→ PROBLEMS TO SOLVE
a. Check each statement against the Gilbert passage and answer yes or no, quoting the words of the passage that decide it: (i) Gilbert's will left his library, globes, instruments, and cabinet of minerals to the College of Physicians; (ii) the work on the sublunary world was published while Gilbert was alive; (iii) Hallam says Gilbert concluded that many fixed stars lie beyond our sight after the telescope was invented.
b. In the Gilbert passage, Hallam says that the theory of the earth's magnetism was not a vague conjecture. Using only what the passage says, explain in one to three sentences why he says this.
c. Reproduce the Gilbert passage word for word from "By his will" up to and including "Fol., Lond., 1600.".

→ SELECTED EXCERPT
((
Librum de Magnete apud Exteros celebrem
in rem Nauticam composuit.
Obiit anno Redemptionis Humanæ 1603, Novembris ultimo,
ætatis suæ 63.

By his will he gave his whole library, globes, instruments, and cabinet of minerals to the College of Physicians. His portrait by Harding, formerly in the picture gallery at Oxford, was engraved by Clamp. He was the author of
De Magnete, Magneticisque Corporibus, et de Magno Magnete, Tellure, Physiologia nova. Fol., Lond., 1600.

Lord Bacon mentions this work in many places with applause; and in reference to it Mr. Hallam writes as follows: "The year 1600 was the first in which England produced a remarkable work in physical science, but this was one sufficient to raise a lasting reputation to its author. Gilbert, a physician, in his Latin treatise on the magnet, not only collected all the knowledge which others had possessed on that subject, but became at once the father of experimental philosophy in this island, and by a singular felicity and acuteness of genius the founder of theories which have been revived after the lapse of ages, and are almost universally received into the creed of science. The magnetism of the earth itself, his own original hypothesis 'nova illa nostra et inaudita de tellure sententia,' could not of course be confirmed by all the experimental and analogical proof which has rendered that doctrine accepted in recent philosophy, but it was by no means one of those vague conjectures that are sometimes unduly applauded when they receive a confirmation by the favour of fortune. He relied on the analogy of terrestrial phenomena to those exhibited by what he terms a terella, or artificial spherical magnet. What may be the validity of his reasoning from experiment, it is for those who are conversant with the subject to determine, but it is evidently by the torch of experiment that he was guided. A letter from Edward Wright, whose authority as a mathematician is of some value, admits the terrestrial magnetism to be proved. Gilbert was also one of our earliest Copernicans, at least as to the rotation of the earth, and with his usual sagacity inferred, before the invention of the telescope, that there are a multitude of fixed stars beyond the reach of our vision." (3) Thomson, the historian of the Royal Society, terms this work of Gilbert's on the magnet "one of the finest examples of inductive philosophy that has ever been presented to the world." The following work did not appear till long after Dr. Gilbert's death: -
De Mundo nostro sublunari Philosophia nova: published in 4to. Amst., 1651, from a MS. in the library of Sir William Boswell, Knight.
))
→ RECORD EXTRACTS
((
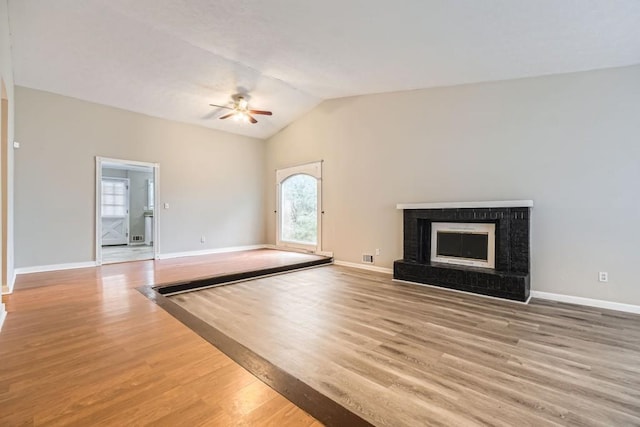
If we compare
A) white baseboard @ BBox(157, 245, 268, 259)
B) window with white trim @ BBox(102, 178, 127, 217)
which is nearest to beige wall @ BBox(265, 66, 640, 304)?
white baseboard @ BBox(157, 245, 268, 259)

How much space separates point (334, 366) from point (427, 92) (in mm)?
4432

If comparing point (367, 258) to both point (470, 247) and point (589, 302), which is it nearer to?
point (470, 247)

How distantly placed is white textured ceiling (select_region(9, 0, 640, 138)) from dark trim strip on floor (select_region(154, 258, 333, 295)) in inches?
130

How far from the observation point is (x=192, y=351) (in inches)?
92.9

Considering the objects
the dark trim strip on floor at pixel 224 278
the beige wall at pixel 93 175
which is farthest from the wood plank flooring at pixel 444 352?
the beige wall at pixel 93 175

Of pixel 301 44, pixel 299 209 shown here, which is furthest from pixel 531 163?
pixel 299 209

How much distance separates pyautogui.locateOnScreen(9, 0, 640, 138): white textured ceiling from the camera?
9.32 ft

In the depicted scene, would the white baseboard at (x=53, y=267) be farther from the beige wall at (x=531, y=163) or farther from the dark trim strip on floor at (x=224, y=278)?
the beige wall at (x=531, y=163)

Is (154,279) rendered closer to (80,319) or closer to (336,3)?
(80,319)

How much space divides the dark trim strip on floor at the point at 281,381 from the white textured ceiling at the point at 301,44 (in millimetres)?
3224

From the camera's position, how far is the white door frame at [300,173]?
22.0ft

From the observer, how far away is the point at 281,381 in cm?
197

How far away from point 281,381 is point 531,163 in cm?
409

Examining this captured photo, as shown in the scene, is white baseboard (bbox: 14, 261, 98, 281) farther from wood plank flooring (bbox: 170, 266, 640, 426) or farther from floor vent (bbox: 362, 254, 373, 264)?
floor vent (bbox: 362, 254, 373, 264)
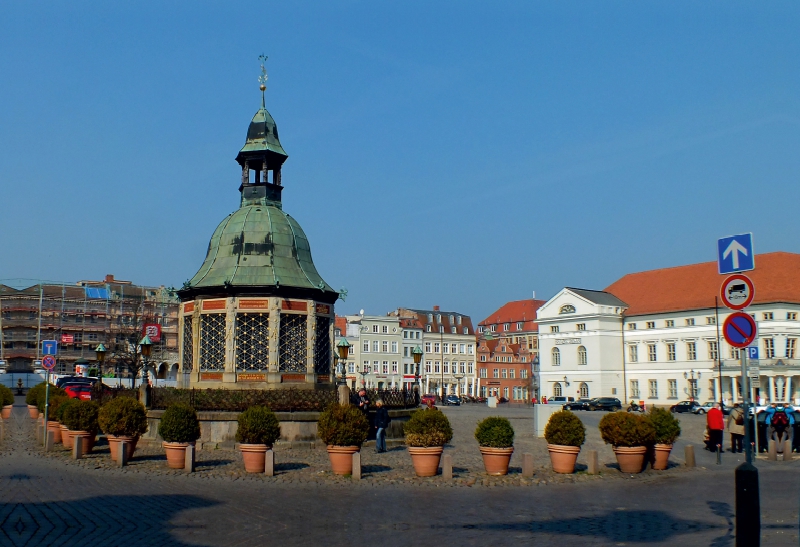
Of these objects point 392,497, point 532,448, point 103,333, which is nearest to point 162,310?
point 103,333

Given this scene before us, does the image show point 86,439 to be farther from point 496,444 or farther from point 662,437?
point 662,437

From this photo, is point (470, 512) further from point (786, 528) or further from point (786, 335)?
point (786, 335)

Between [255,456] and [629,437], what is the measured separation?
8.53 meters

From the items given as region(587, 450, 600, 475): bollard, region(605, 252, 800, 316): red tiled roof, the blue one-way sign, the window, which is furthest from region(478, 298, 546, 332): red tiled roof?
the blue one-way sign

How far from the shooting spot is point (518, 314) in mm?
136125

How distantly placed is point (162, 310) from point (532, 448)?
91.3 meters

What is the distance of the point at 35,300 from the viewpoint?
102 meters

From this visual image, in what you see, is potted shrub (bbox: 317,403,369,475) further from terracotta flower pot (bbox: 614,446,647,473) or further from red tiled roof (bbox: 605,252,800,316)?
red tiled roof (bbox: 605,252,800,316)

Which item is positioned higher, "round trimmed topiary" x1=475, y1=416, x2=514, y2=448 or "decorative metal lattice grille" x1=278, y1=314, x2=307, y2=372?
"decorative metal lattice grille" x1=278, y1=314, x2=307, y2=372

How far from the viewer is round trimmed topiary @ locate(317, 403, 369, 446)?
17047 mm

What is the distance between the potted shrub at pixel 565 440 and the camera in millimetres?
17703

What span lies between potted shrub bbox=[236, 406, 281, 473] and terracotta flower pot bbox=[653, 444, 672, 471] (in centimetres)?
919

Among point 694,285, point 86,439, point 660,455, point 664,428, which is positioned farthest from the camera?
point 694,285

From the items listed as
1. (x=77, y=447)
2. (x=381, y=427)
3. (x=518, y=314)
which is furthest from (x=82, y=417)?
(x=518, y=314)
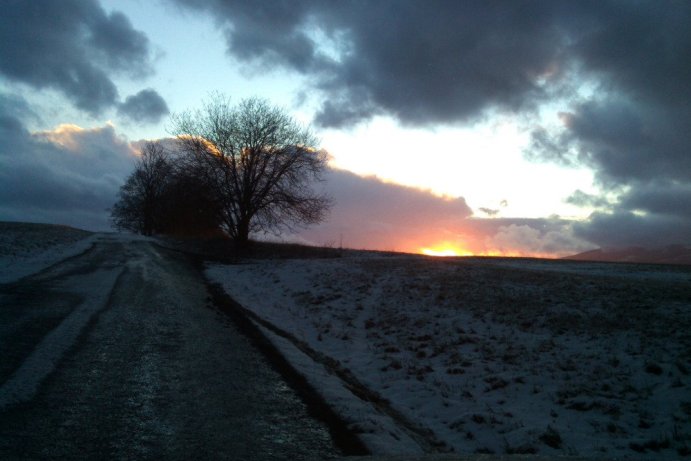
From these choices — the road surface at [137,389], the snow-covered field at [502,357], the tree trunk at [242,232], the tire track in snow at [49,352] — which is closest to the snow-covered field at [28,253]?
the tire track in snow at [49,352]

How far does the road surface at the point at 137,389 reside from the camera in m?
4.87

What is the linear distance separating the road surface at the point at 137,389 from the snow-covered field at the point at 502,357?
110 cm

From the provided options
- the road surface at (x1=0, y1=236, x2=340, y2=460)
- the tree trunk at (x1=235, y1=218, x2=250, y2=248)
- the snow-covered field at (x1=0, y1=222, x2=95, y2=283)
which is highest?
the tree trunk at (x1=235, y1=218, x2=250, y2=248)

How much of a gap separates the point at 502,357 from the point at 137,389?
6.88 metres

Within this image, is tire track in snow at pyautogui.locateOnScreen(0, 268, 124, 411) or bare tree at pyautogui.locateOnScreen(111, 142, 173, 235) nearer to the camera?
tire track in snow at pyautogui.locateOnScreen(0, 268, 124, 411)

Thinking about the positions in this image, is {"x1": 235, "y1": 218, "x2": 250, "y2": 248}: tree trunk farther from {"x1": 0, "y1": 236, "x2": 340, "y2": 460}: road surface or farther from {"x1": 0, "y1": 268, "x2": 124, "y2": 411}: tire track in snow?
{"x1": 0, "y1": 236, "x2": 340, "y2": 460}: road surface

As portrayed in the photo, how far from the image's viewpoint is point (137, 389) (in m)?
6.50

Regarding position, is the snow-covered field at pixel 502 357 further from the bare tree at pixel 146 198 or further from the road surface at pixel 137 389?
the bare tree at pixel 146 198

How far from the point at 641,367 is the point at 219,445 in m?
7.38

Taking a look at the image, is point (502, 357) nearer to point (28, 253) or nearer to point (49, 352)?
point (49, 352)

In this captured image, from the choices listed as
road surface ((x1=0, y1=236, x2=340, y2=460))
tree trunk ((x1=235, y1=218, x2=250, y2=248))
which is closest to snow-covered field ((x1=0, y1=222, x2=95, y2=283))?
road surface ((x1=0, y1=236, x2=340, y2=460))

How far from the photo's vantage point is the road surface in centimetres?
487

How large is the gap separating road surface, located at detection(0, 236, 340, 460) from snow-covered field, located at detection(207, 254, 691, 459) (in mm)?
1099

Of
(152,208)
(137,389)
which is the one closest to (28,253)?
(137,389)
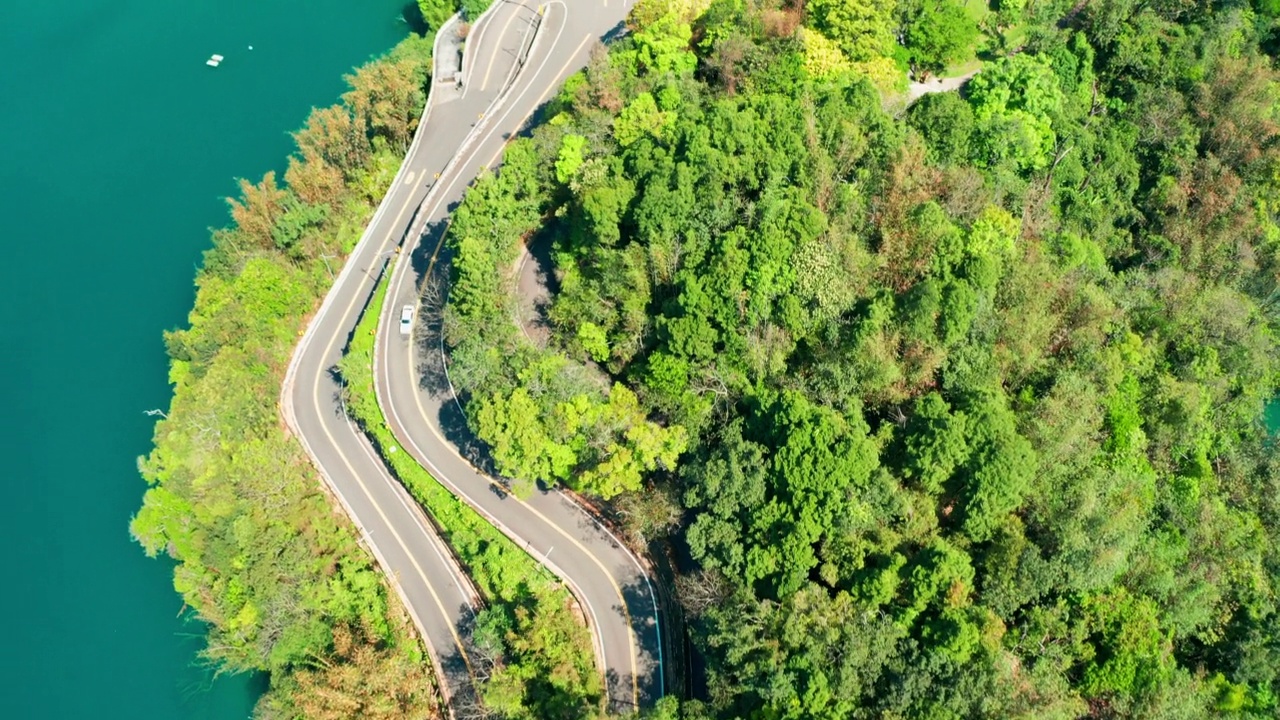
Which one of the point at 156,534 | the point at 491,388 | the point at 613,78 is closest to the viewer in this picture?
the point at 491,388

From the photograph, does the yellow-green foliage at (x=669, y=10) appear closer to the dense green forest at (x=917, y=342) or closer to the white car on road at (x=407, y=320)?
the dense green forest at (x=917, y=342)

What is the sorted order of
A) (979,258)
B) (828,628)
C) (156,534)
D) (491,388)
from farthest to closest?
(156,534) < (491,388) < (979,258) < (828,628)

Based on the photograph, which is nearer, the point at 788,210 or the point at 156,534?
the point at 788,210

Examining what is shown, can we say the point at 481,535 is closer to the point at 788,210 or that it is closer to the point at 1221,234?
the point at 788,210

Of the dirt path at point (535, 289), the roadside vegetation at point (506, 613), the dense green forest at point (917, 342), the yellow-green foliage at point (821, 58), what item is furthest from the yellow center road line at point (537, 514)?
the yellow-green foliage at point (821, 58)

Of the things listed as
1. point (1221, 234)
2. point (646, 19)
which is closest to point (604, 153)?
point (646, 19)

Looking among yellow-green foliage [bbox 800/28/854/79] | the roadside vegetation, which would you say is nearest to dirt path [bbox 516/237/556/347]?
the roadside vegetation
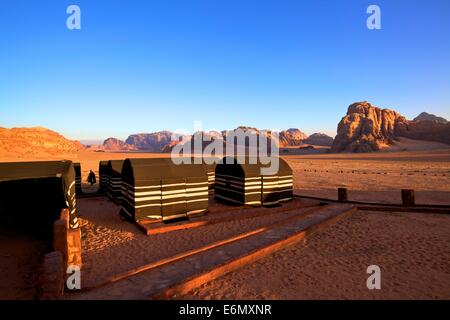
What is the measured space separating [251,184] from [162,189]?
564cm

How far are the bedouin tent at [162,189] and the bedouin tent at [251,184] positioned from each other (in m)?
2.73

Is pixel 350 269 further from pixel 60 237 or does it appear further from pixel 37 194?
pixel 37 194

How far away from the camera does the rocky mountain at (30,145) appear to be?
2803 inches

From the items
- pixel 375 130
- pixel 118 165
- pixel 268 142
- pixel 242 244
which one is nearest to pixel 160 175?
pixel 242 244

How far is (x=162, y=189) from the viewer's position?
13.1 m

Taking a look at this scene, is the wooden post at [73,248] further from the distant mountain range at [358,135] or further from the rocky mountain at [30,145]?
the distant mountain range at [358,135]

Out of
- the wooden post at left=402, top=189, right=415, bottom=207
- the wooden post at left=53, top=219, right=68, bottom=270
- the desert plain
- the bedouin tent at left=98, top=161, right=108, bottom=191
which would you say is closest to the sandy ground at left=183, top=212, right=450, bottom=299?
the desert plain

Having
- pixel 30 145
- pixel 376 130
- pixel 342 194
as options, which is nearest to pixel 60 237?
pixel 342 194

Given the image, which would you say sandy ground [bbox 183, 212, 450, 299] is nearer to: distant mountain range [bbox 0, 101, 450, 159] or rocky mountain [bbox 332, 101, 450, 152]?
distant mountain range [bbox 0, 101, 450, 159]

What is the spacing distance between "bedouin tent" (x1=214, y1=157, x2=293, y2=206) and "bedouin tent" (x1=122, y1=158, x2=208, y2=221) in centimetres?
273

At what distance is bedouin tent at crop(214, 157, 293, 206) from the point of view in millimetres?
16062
))
→ RESULTS FOR EACH TASK
a.
(i) Yes: "By his will he gave his whole library, globes, instruments, and cabinet of minerals to the College of Physicians."
(ii) No: "The following work did not appear till long after Dr. Gilbert's death"
(iii) No: "inferred, before the invention of the telescope, that there are a multitude of fixed stars beyond the reach of our vision"

b. Gilbert based the idea on the analogy between phenomena on the earth and those shown by a terella, an artificial spherical magnet. Hallam adds that Gilbert was clearly guided by experiment.

c.
By his will he gave his whole library, globes, instruments, and cabinet of minerals to the College of Physicians. His portrait by Harding, formerly in the picture gallery at Oxford, was engraved by Clamp. He was the author of
De Magnete, Magneticisque Corporibus, et de Magno Magnete, Tellure, Physiologia nova. Fol., Lond., 1600.